Thatcham Research’s vehicle security manager James Howden and lead automotive security research engineer Steve Launchbury answer questions about the cyber security risks connected cars pose and the company’s solutions.
SMART Highways reporter Emma Greedy asked Howden and Launchbury what sort of risks there are for connected cars and hackers.
‘As with all use of connected technology, there is an amount of risk associated with it,’ said Howden. ‘The automotive industry is proactively working towards meeting the regulations and standards.’
Both Thatcham employees agreed that the risk to connected vehicles from hackers is analogous to the risk to computer networks. ‘Hackers actively target computer systems for various reasons, such as financial gain and notoriety. Although not necessarily more risky, the amount of attack-surfaces increase as vehicles become more connected,’ said Howden. ‘Examples of such include the use of a mobile-device to control the entry and start of the vehicle, Vehicle to Vehicle (V2V) and Vehicle to Infrastructure (V2I) connectivity. Targets of the hack could be the vehicle or the back-end system.’
With computer systems posing possible risks to connected cars, would creating a completely secure car be an option? Howden responded, ‘By the nature of technology itself, there can be no guarantees that any system is completely secure. Manufacturers are proactively working towards UNECE regulations and ISO 21434 to build vehicles to a high standard.’
Thatcham Research has a new consumer Security Rating, which it says is designed to help consumers understand the theft risk of a car.

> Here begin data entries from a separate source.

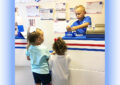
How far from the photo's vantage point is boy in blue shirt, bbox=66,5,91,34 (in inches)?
74.3

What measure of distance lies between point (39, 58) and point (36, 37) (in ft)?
0.68

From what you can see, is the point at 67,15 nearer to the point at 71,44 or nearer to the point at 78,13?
the point at 78,13

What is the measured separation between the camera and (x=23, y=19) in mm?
2131

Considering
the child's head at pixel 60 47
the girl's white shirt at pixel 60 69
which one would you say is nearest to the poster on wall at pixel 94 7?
the child's head at pixel 60 47

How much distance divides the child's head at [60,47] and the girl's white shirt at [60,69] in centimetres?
4

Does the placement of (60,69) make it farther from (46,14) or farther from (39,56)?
(46,14)

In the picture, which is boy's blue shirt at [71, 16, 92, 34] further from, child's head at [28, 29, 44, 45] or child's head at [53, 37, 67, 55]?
child's head at [28, 29, 44, 45]

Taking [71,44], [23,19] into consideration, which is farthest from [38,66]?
[23,19]

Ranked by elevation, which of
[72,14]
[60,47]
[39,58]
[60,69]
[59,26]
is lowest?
[60,69]

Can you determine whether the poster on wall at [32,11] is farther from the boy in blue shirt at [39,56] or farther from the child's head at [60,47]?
the child's head at [60,47]

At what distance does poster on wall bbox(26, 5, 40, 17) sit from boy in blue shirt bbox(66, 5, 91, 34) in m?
0.41

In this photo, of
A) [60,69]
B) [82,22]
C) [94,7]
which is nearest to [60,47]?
[60,69]

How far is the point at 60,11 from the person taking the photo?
197 cm

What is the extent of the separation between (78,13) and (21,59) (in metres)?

Launchbury said that the Thatcham Research Security Rating is ‘a continuation of the New Vehicle Star Ratings (NVSR) introduced in 2001.’
‘The introduction of the new Security Rating draws from the New Vehicle Security Assessment 2019 which provides a whole vehicle security assessment, covering mechanical, identification and electronic attributes. This rating reflects the resilience of a vehicle against new theft methodologies associated with Passive keyless entry/start (PKES) and via the OBD port.’
‘The emphasis on the Passive keyless test is to provide a secure means of unlocking and starting of the vehicle, whilst the OBD port is to provide a secure means of adding keys,’ added Launchbury.